The committed exercisers' values for these measures of ventricular compliance were very close to those of the competitive exercisers and definitely better than the sedentary and casual exerciser group as were values for other measures such as maximal oxygen uptake. This data ( shown in their "Central Illustration",p 1263 constitutes the major evidence  for their thesis regarding how much exercise one has to do to maintain some semblance of LV distensibility. The more exercise the less stiffness but what the casual exercisers did was not enough.

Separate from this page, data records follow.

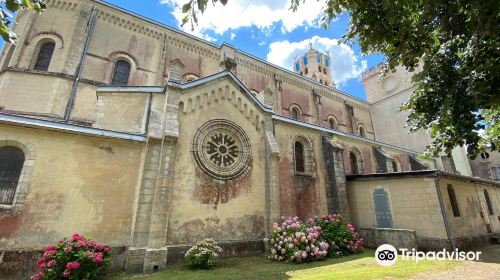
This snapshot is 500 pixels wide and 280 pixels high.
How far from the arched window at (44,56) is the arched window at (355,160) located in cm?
2086

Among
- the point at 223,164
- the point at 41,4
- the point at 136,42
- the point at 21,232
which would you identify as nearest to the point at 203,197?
the point at 223,164

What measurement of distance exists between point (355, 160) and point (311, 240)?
9.86 m

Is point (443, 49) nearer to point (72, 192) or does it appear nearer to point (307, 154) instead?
point (307, 154)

 Decrease in LV compliance and distensibility characterize heart failure with preserved  ejection fraction (HFpEF). Other work by these same authors have shown similar pressure volume relationships in patients diagnosed with HFpEF as those seen in the sedentary and casual exerciser groups.They argue that sedentary aging  "sets the stage for this increasingly recognized form of heart failure" It should be noted that heart failure with  preserved EF might more correctly be named HF with preserved EF at rest. The EF does not increase normally with exercise in HFpEF and exercise intolerance is a major feature.

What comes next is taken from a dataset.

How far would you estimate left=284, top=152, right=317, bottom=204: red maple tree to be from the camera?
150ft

How the stage is set is unclear. Studies of exercise programs in patients with heart failure show improvement in exercise capacity  but do not show improved values for various tests of diastolic function or ,for that matter-ejection fraction. So the improvement seems to occur in the muscles with increased capacity to extract oxygen for muscle function.  Here the oxygen uptake would improve while cardiac output may not -they are able to exercise more because their muscles are better able to extract the oxygen from their limited cardiac output.Remember the Fick equation ( V02=CO X A-V 02 difference).

 There is more to ventricular filling than ventricular compliance- how rapidly the heart muscle can relax following the ejection or systolic phase of the cardiac cycle is important. One aspect of relaxation can be measured by the IVRT ( isovolumic relaxation time) ,This can be measured by the time between aortic valve closure and mitral valve opening. The IVRT and the IRCT ( isovolumic contraction time) both increase as a function of age and are apparently not favorably influenced by life long aerobic exercise.

I have a high school friend who quoted one of his football coaches who was fond of saying "you are only as young as your legs".So some threshold value of regular aerobic exercise may serve to keep the ventricles from getting too stiff while exercise after the onset of HFpEF may still help but this time by  making the legs a little younger.